On a vu "Mata Hari", la série russe avec Vahina Giocante et Christophe Lambert

On a vu "Mata Hari", la série russe avec Vahina Giocante et Christophe Lambert

AVANT-PREMIERE - LCI se trouve actuellement à Cannes, à l’occasion du MIPCOM, ce marché international des contenus audiovisuels, qui permet aux chaînes du monde entier d’acheter des séries de tous horizons. La série historique "Mata Hari" était présentée en avant-première mondiale ce dimanche 16 octobre, en présence des frenchies Christophe Lambert et Vahina Giocante. Verdict ?

Du dimanche 16 au jeudi 20 octobre, le Palais des Festivals de Cannes accueille le MIPCOM, l'occasion pour les professionnels du marché audiovisuel d’acheter et/ou vendre leurs contenus à l’international. Un marché géant où les prochaines tendances sérielles se dessinent. Cette année, les séries historiques portées par les femmes ont la cote. A commencer par la production russe Mata Hari, choisie pour ouvrir l’événement, en avant-première mondiale.


Inspirée d’une histoire vraie, Mata Hari est tournée en langue anglaise, et est consacrée à la vie peu ordinaire de la danseuse exotique, courtisane aventurière et sulfureuse espionne, tristement célèbre de la période de la Première Guerre mondiale. C’est l’actrice française Vahina Giocante qui incarne le personnage principal, et évolue aux côtés d’un casting international composé notamment de Christophe Lambert, John Corbett, Viktoriya Isakova... et Gérard Depardieu qui fait une petite apparition.

Mata Hari était l'une des premières féministesVahina Giocante

"La série se déroule à une époque où c'était très nouveau de voir une femme assumer sa sensualité et son plaisir", nous raconte Vahina Giocante. "On peut dire qu'en ce sens, Mata Hari était une féministe, l'une des premières. En tant que femme, cela m'a vraiment intéressé. Son histoire est totalement pertinente de nos jours. Elle a souffert toute sa vie du comportement des hommes, de la façon dont elle était perçue. On peut s'identifier à elle. Je pense que chaque femme, à un moment ou à un autre, a été confrontée à ce genre de problématiques". 

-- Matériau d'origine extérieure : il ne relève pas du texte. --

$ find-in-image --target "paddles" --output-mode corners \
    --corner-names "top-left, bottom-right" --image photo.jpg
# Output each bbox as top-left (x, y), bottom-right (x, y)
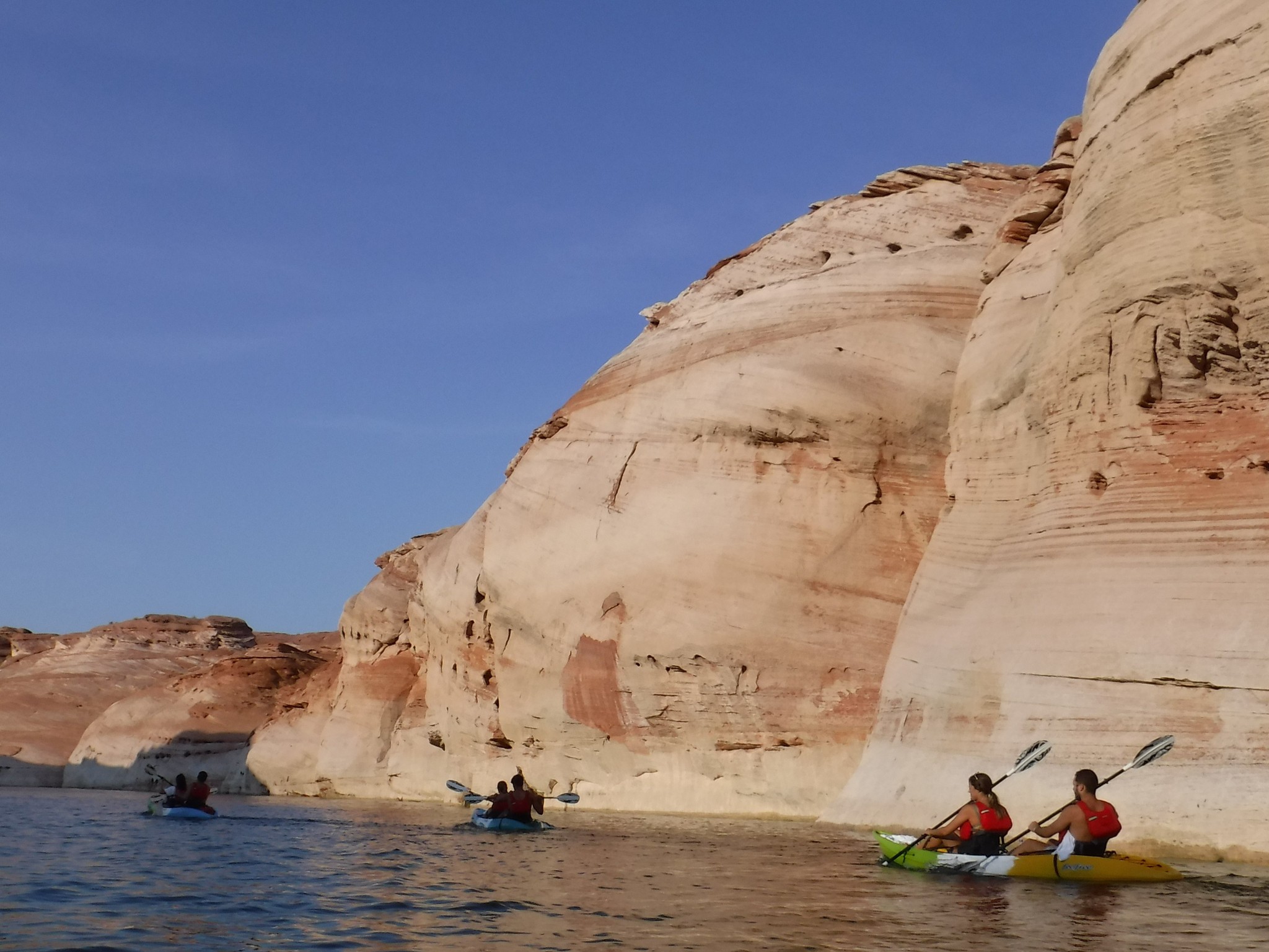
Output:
top-left (462, 792), bottom-right (580, 805)
top-left (928, 734), bottom-right (1176, 885)
top-left (143, 762), bottom-right (176, 785)
top-left (876, 737), bottom-right (1055, 876)
top-left (445, 780), bottom-right (557, 829)
top-left (149, 787), bottom-right (219, 803)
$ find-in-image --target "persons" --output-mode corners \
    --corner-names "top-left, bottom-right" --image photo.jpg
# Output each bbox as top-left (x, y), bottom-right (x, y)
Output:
top-left (479, 774), bottom-right (544, 824)
top-left (158, 771), bottom-right (210, 810)
top-left (905, 772), bottom-right (1000, 858)
top-left (1011, 769), bottom-right (1119, 857)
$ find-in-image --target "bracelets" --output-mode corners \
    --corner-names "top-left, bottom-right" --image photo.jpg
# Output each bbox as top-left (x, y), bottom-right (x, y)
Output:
top-left (1033, 826), bottom-right (1041, 832)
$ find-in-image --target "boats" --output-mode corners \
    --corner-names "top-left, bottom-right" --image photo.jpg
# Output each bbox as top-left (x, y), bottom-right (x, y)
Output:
top-left (471, 808), bottom-right (541, 831)
top-left (872, 829), bottom-right (1183, 882)
top-left (148, 794), bottom-right (219, 819)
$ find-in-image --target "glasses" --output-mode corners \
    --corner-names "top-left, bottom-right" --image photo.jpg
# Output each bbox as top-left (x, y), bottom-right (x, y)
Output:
top-left (974, 774), bottom-right (978, 780)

Et d’évoquer ce qui la fascine dans ce personnage et cette femme : "Elle voulait être estimée, aimée et avoir une vie normale. Elle s'est perdue au milieu de son succès. Son destin est incroyable. Mata Hari signifie ‘les yeux du soleil’. Pour moi, elle était comme le soleil qui se lève et se couche. La partie espionnage de sa vie n'est pas la plus importante pour moi. C'est ce qui l'a fait devenir Mata Hari qui m’importe".

Une bonne idée pour une mauvaise exécution

C’est avec l’épisode 7 que la série nous est présentée. Une décision étonnante, motivée par la volonté de Red Arrow International, le distributeur, de nous faire entrer directement dans le vif du sujet. Le problème avec ce choix, c’est qu’il est compliqué de bien comprendre l’univers, d’en saisir les enjeux, et de s’y retrouver avec les nombreux personnages qui nous sont inconnus. Mais d’autres problèmes se posent.


Si la langue anglaise aide la série à se vendre plus facilement dans le monde, son utilisation pose question quand les acteurs et les actrices affichent leur inconfort lors des dialogues, provoquant un manque de rythme embêtant. Pire, la réalisation un peu trop appliquée et trop classique ne donne aucune ampleur à une histoire qui ne manque pourtant pas d’intérêt. Si l’intention de départ est louable, le résultat final n’est pas à la hauteur.